So, in a world of competitive devaluations, the two biggest economies are joined at the hip in the race to the leadership position in this race of losers
The G20 summit in South Korea was a waste of Air-Miles. It achieved nothing, other than to demonstrate Obama is a lame duck with no control over his economy, that the crispy Peking Duck doesn’t want to be fried on the altar of US revival, as Bernanke pours on the oil of QE2 and moves the heat on up to Regulo 10, as he steps on the gas driving his printing presses.
And neither of these majors wanted to hear the common sense of that Call-Duck David Cameron, who warned them both of the dangers of beggar-my-neighbour protectionist policies. The plain truth is that whatever the UK’s position is, no one wants to know.
Why not? China needs GDP growth of 8%+ to absorb its internal migration from the drought-riven North to the economic prosperity on the Eastern seabord, to maintain “social cohesion”; for this it needs to have a competitive Yuan to help exports, especially to the US, so its currency is tied to the Dollar. The US has failed to tackle its budget deficit and has gone for growth to ease its 16% unemployment (as measured by U6) and to lift its decrepit housing market by adopting a policy of benign neglect towards the Dollar, leaving it to wallow and sink in value, and then Bernanke gave it another downward boot with his $600 billion of extra dosh slopping over the decks.
So, in a world of competitive devaluations, the two biggest economies are joined at the hip in the race to the leadership position in this race of losers. Then up pipes Cameron to tell them this is no way to run a three-legged egg-and-spoon race, but of course Britain, happily outside the eurozone, was first out of the traps in this particular race, as the Pound was allowed to devalue by a massive 25% in 2009: he knows only too well that he hasn’t got a moral leg to stand on, and his economic leg carries no clout either in the ring with these two heavyweights. Nevertheless, his warning was all too clear. It was the G20 unstated communiqué, and it didn’t make happy reading.
Meanwhile, the G20 was held under a shadow of eurozone collapses: Ireland joined Greece in the German-managed sick-bay for euro drop-outs, and everyone is looking for the next euro-shoe to fall, with Portugal featuring prominently, which puts a big question mark alongside Spain. There is another candidate, however, coming up fast on the outside, namely Austria, that everyone refuses to acknowledge.
It has all the symptoms of a Friday night drunkie – faltering economy, massive debt-to-GDP ratio, and a banking system that has busted itself on loser-loans to Eastern Europe. Shades of credit-Anstalt’s 1933 collapse loom large. Naturally, the G20 never got round to this one, because there’s no answer other than the €750bn stand-by facility, paid for by Germany. Then the Germans don’t help by announcing that bond-holders of failed sovereign debt must take a “haircut”.
Ah! Well! In the kingdom of the blind, the one-eyed man is King: so, hang onto your Gold.

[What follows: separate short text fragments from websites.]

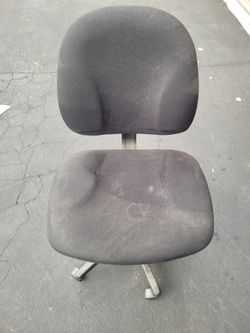 Office Desk Chair, a little dusty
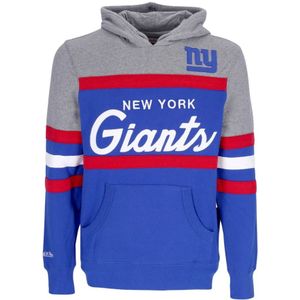 Mitchell & Ness, Heren, Sweatshirts & Hoodies, Veelkleurig, Maat: S Katoen,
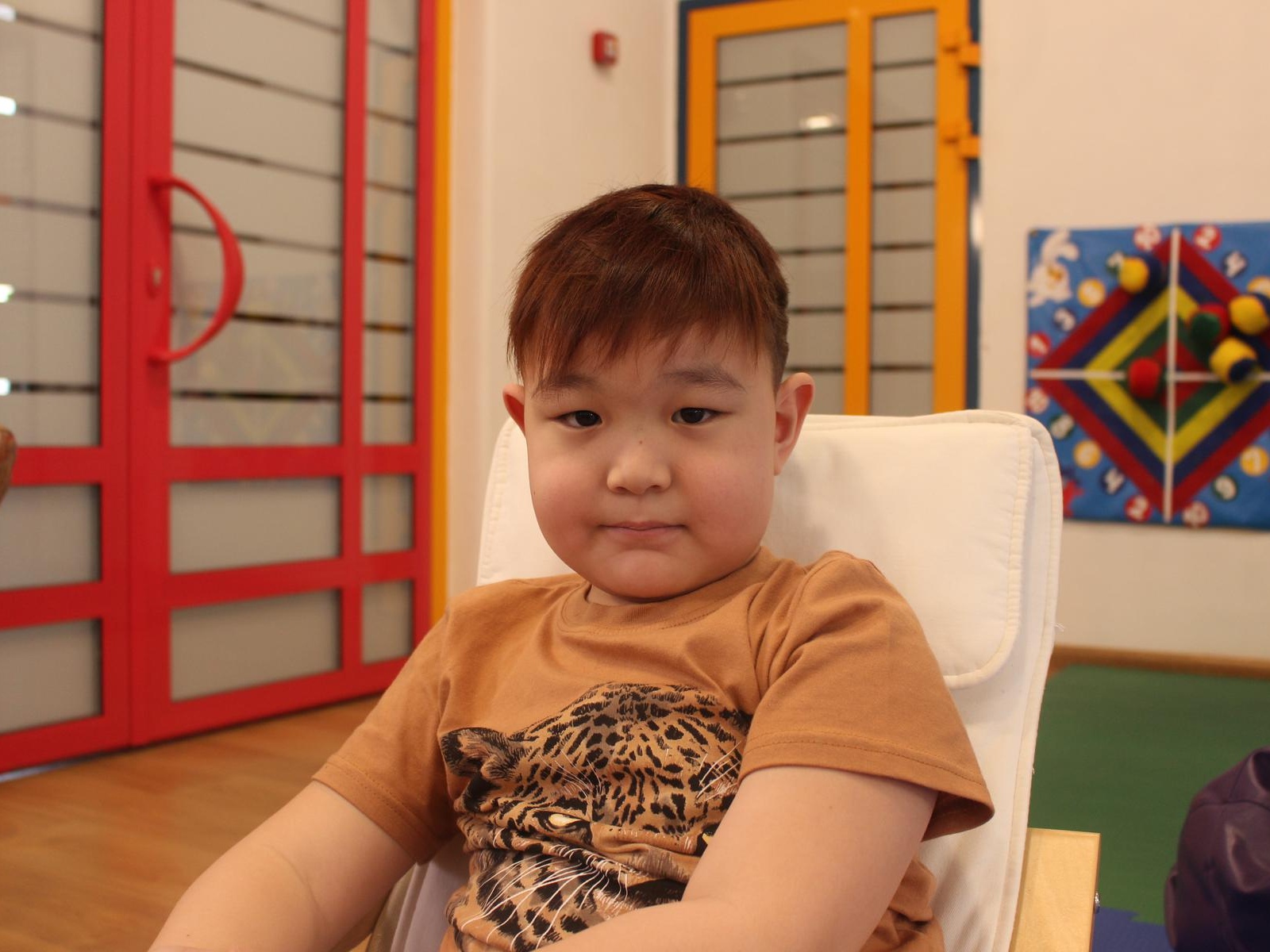 Damir needs titanium plates installed to get a chance to walk!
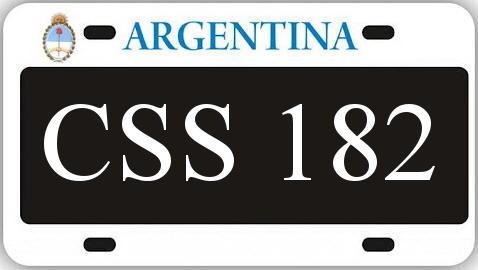 Patente CSS182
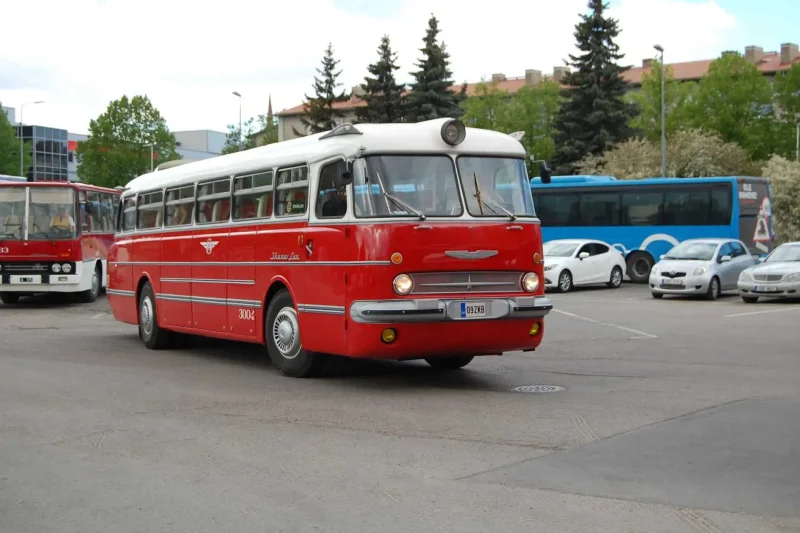 Икарус-Люкс 55 СССР
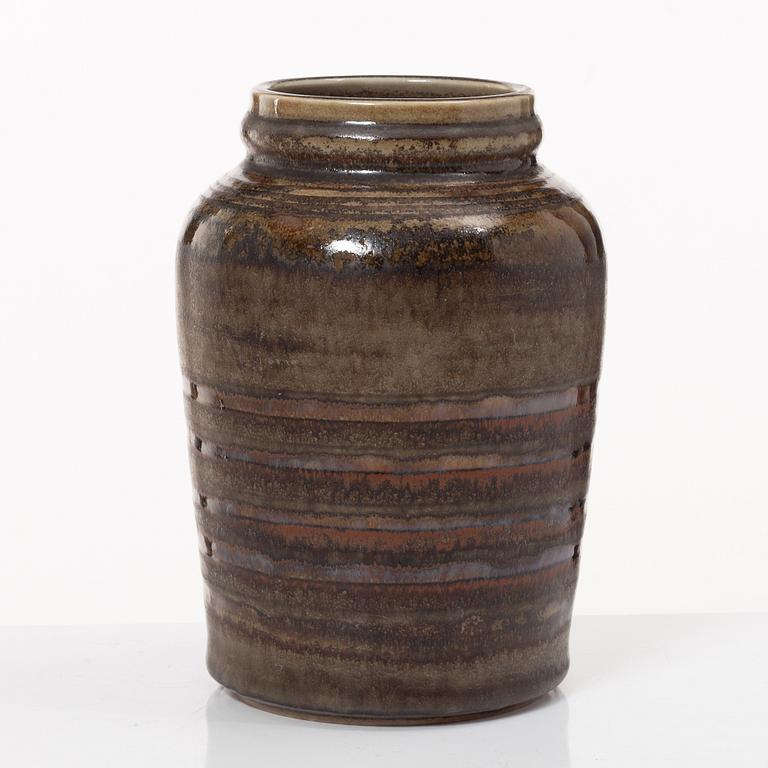 Carl-Harry Stålhane, vas, stengods, Rörstrand Ateljé.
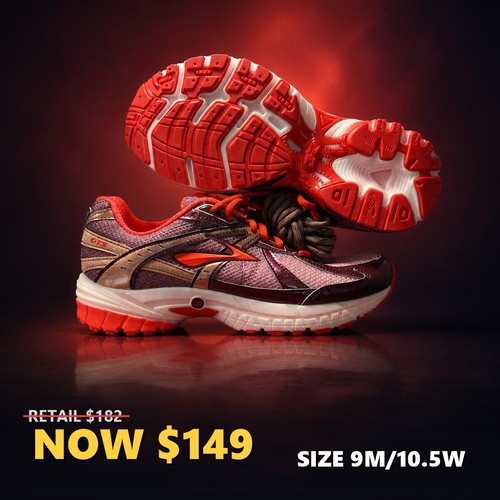 Size brooks x afew - 9m/10.5w,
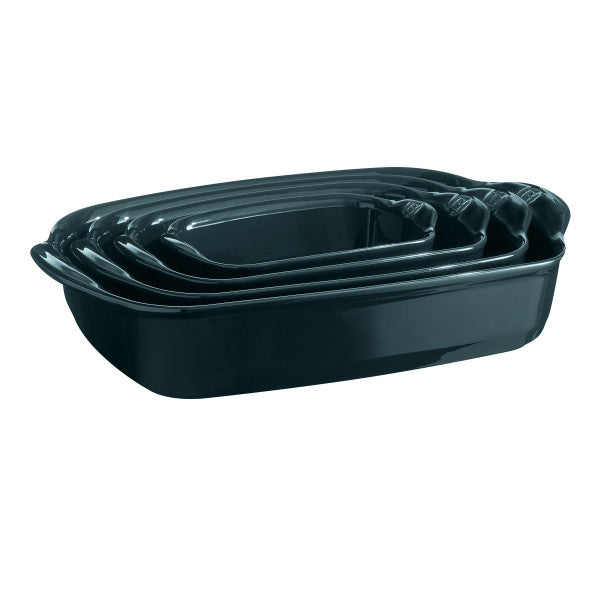 Emile Henry Large Rectangular Oven Dish - Blue Ocean - Cafe Supply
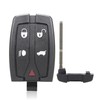 433MHZ 5 Buttons Car Key Fob For Freelander 2 key
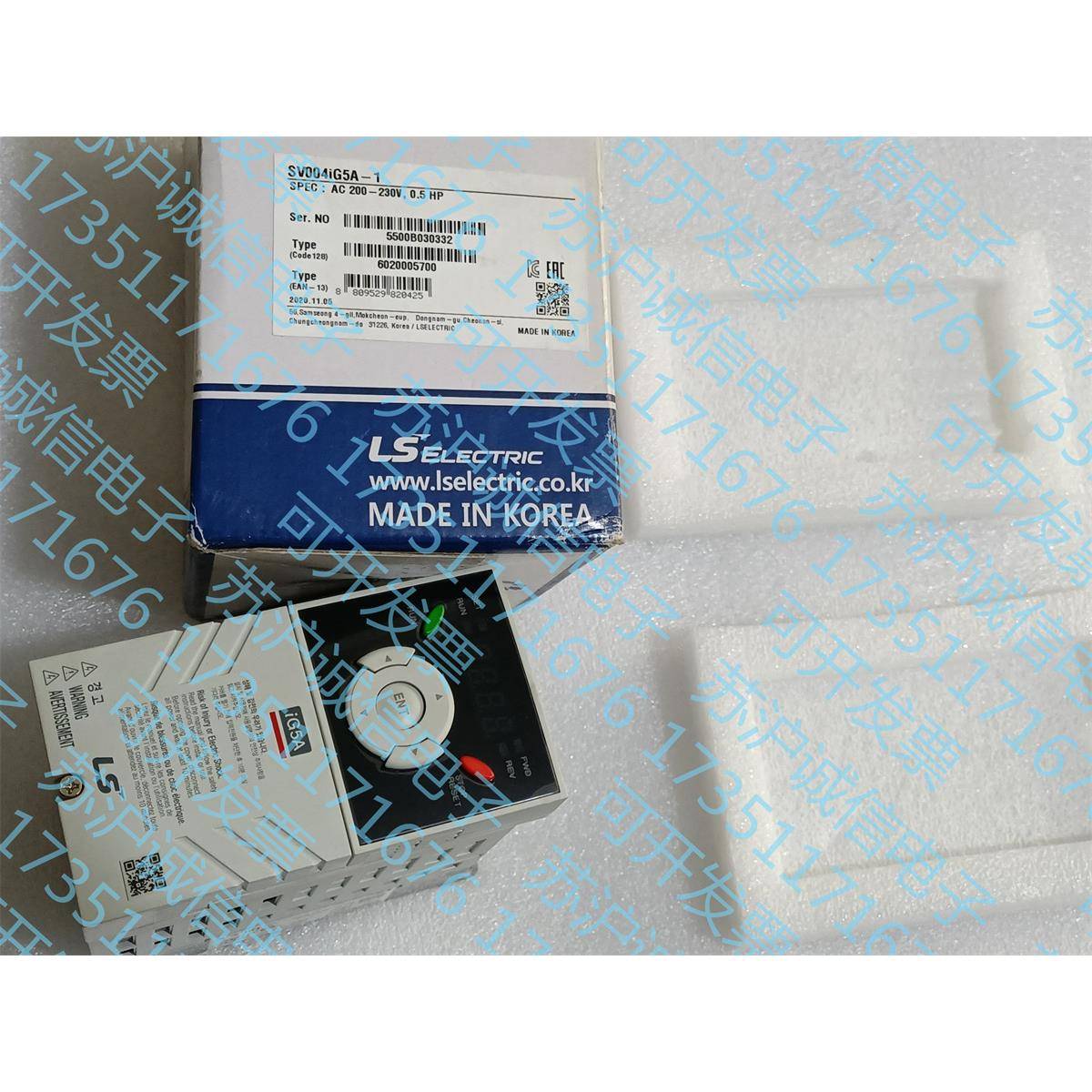 全新LG LS变频器IG5A IGXA IG5 SV004IG5A-1-2-4 0.4KW-22KW议价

I said that some time ago as Gold went through $500, about twice the price when the man named after the colour brown sold 58% of the UK’s Gold; and I have repeated the advice for several year’s now; and now Gold is hovering at $1,400. Interestingly, silver stayed at $3.80 for years, but last week the Spot price in London hit $15 per ounce.
One dealer in Hatton Garden is smelting down worked silver items at a rate of 2 tonnes per week: quite a thought that, that all those fake Queen Anne teapots are being melted down as the craftsmanship involved achieves a negative added value. Now that’s something every G20 delegates should ponder on, like one of those WW2 government austerity posters: ‘Is your journey really necessary?’